UCT students went through four rounds which started with 40 universities across the continent and ended with only 10 teams that participated in the final round. The competition was hosted in Monkey Valley Resort, Noordhoek, Cape Town. Teams were given a fictional escalating ransomware attack that occurred in the African Credit Union, and which needed a cybersecurity policy strategy. The teams had to submit policy briefs and decision documents and then had to defend their strategies through a presentation for the panel of judges composed of cybersecurity experts from the Global Forum on Cyber Expertise, Cyber4Dev, and the Global Cyber Security Capacity Centre.
“The competition was an experience of a lifetime. For me, just the exposure and the opportunity to learn about cybersecurity from global leaders was immeasurable,” said Mogammad Brinkhuis.
“Apart from taking part in the competition and presenting to a group of leading experts on the topic, listening to keynote speakers such as Professor Basie von Solms from the University of Johannesburg as well as people like Enrico Calandro from Cyber4dev and Zainab Ruhwanya from UCT all opened my mind up to a whole new world; a world which is running concurrently to that of the digital world we find ourselves in today.”
About the challenge
The Cyber 9/12 Strategy Challenge is an annual cyber policy and strategy competition where students from across the globe compete in developing policy recommendations tackling a fictional cyber catastrophe. The competition is a project of the Atlantic Council’s Cyber Statecraft Initiative.
Through its unique crisis scenario format, mentorship, recruiting, and networking opportunities, the Cyber 9/12 Strategy Challenge has expanded its global reach. Through these competitions, the Cyber 9/12 Strategy Challenge develops a pipeline for the next generation of cyber policy makers and will continue to grow as a global community of multidisciplinary cybersecurity professionals.
When reflecting on their experience at the competition, Cameron-Grant Royine said: “Taking part in the Cyber 9/12 Challenge was a very insightful experience. I enjoyed the strategic planning sessions with my team. At 02:00, when we came up with the most out-of-the-box solutions to combating international cybercrime and presented these ideas to a panel of judges later that day. It was also great networking with like-minded students from different universities across the continent.”
The competition, according to the UCT team, was more of an awareness initiative into the wealth of opportunities that lie in a cybersecurity career. They also stressed the need for the university to have more cybersecurity programmes at the degree level.

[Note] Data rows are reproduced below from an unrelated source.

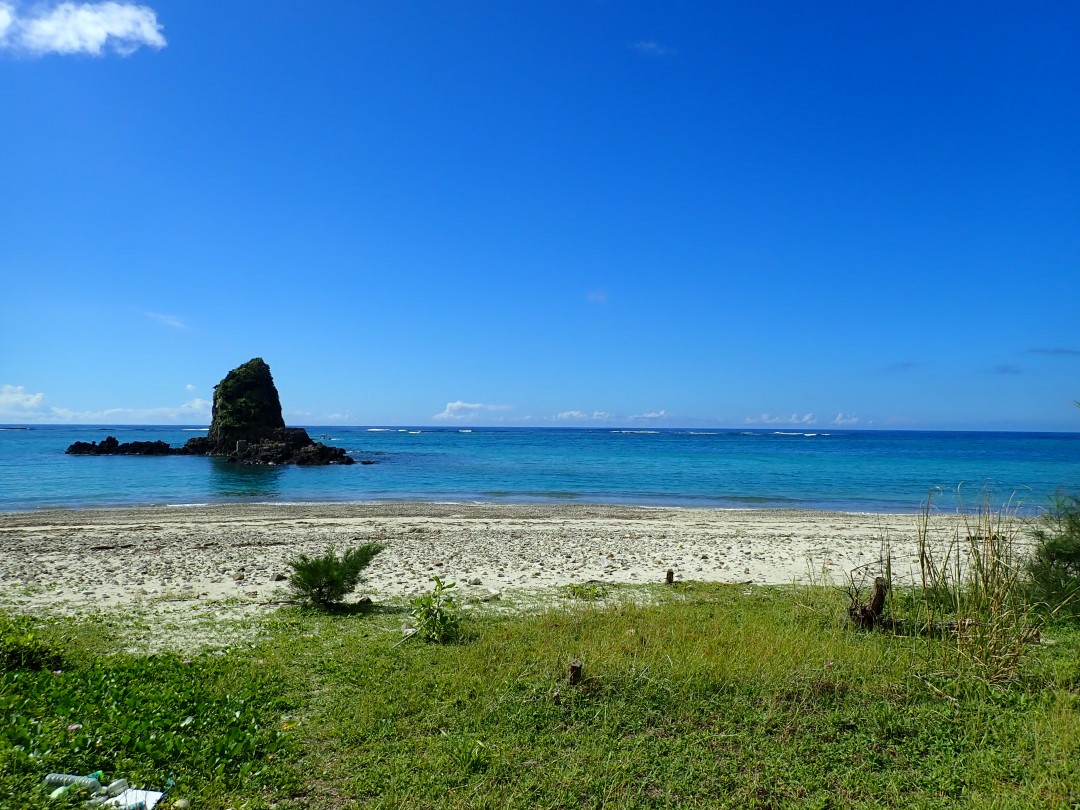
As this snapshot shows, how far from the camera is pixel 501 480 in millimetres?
46062

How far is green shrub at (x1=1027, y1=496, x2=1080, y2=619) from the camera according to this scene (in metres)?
9.45

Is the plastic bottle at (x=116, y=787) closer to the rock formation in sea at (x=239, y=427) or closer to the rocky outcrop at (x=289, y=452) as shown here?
the rocky outcrop at (x=289, y=452)

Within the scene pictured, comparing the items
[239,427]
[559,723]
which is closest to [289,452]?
[239,427]

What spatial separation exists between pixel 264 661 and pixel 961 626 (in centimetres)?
853

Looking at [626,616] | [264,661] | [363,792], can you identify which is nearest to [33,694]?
[264,661]

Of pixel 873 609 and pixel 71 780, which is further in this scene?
pixel 873 609

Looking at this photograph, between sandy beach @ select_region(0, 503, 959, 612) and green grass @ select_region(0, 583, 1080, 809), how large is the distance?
4394mm

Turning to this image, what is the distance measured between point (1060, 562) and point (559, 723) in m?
8.76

Papama Mtambeka said: “The competition was a great eye-opener for cybersecurity challenges. Questions from the judges provided lessons about some of our blind spots when it comes to approaches to solving data breaches and losses. Also, we learnt that when dealing with ransomware or any cyberattack, time is of the essence.”
“We use competitions to immerse students into the real world of cybersecurity and its wicked consequences on society’s digital life.”

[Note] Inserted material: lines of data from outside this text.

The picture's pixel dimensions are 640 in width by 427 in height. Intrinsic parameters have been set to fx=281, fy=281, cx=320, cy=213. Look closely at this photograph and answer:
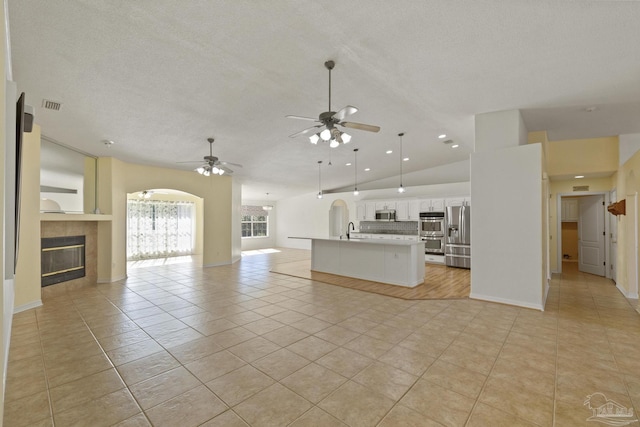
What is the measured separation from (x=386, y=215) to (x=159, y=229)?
27.5 ft

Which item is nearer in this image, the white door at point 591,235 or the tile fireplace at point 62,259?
the tile fireplace at point 62,259

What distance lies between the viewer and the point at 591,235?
7.03m

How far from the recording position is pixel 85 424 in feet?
6.31

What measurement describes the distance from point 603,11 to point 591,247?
684 centimetres

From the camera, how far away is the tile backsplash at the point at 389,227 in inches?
376

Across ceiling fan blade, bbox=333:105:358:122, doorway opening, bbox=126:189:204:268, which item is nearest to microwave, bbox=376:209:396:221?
doorway opening, bbox=126:189:204:268

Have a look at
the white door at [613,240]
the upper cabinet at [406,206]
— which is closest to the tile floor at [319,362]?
the white door at [613,240]

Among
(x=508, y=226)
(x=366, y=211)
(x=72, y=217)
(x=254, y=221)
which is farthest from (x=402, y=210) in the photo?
(x=72, y=217)

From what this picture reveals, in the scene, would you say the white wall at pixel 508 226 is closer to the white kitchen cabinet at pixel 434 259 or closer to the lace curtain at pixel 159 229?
the white kitchen cabinet at pixel 434 259

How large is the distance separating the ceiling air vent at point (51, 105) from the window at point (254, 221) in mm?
9428

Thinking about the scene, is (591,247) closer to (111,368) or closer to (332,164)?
A: (332,164)

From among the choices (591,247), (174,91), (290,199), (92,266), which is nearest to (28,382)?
(174,91)

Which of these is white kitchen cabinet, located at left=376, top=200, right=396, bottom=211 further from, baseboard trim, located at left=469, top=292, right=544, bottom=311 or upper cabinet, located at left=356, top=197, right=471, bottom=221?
baseboard trim, located at left=469, top=292, right=544, bottom=311

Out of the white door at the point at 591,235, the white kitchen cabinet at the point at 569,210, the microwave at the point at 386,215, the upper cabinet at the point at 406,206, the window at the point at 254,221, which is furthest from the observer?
the window at the point at 254,221
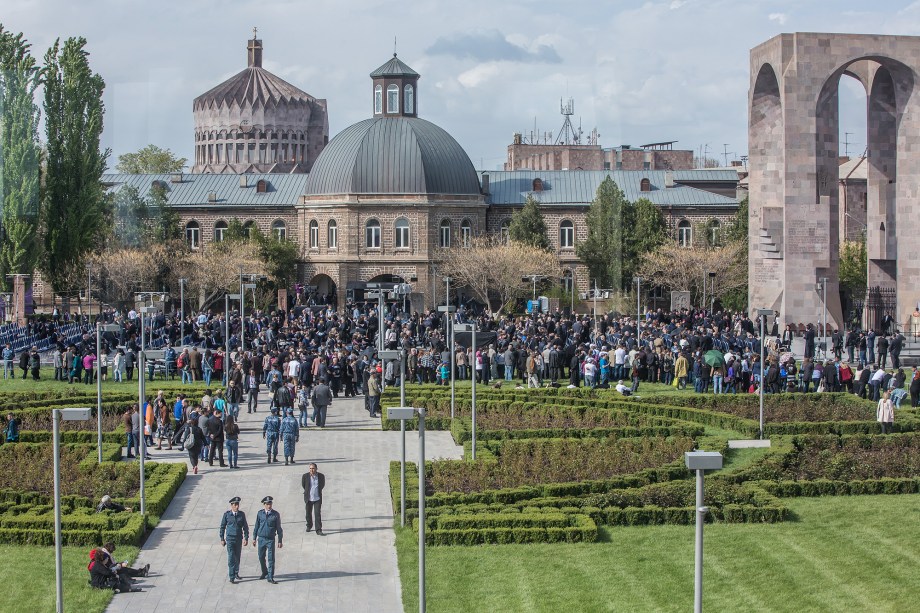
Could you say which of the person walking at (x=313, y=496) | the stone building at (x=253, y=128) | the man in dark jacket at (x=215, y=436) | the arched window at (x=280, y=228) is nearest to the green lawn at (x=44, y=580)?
the person walking at (x=313, y=496)

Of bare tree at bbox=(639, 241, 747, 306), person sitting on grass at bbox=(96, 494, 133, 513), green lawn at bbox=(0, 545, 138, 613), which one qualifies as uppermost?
bare tree at bbox=(639, 241, 747, 306)

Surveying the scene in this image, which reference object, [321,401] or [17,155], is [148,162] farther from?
[321,401]

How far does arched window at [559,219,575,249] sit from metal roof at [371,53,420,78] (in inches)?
494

Adding to this, Professor Wallace Chigona, the director of C3SA, said: “We owe our success to collaborative efforts from the Atlantic Council, Cyber4Dev and ABSA that came through with competition sponsorship. For C3SA, cybersecurity competitions are part of capacity building. As we battle with sophisticated cybercrimes in the continent, the time has come to strengthen our capacity to counter the attacks. We use competitions to immerse students into the real world of cybersecurity and its wicked consequences on society’s digital life. Although imaginary, our scenarios were created from attacks that have been carried out in African organisations.”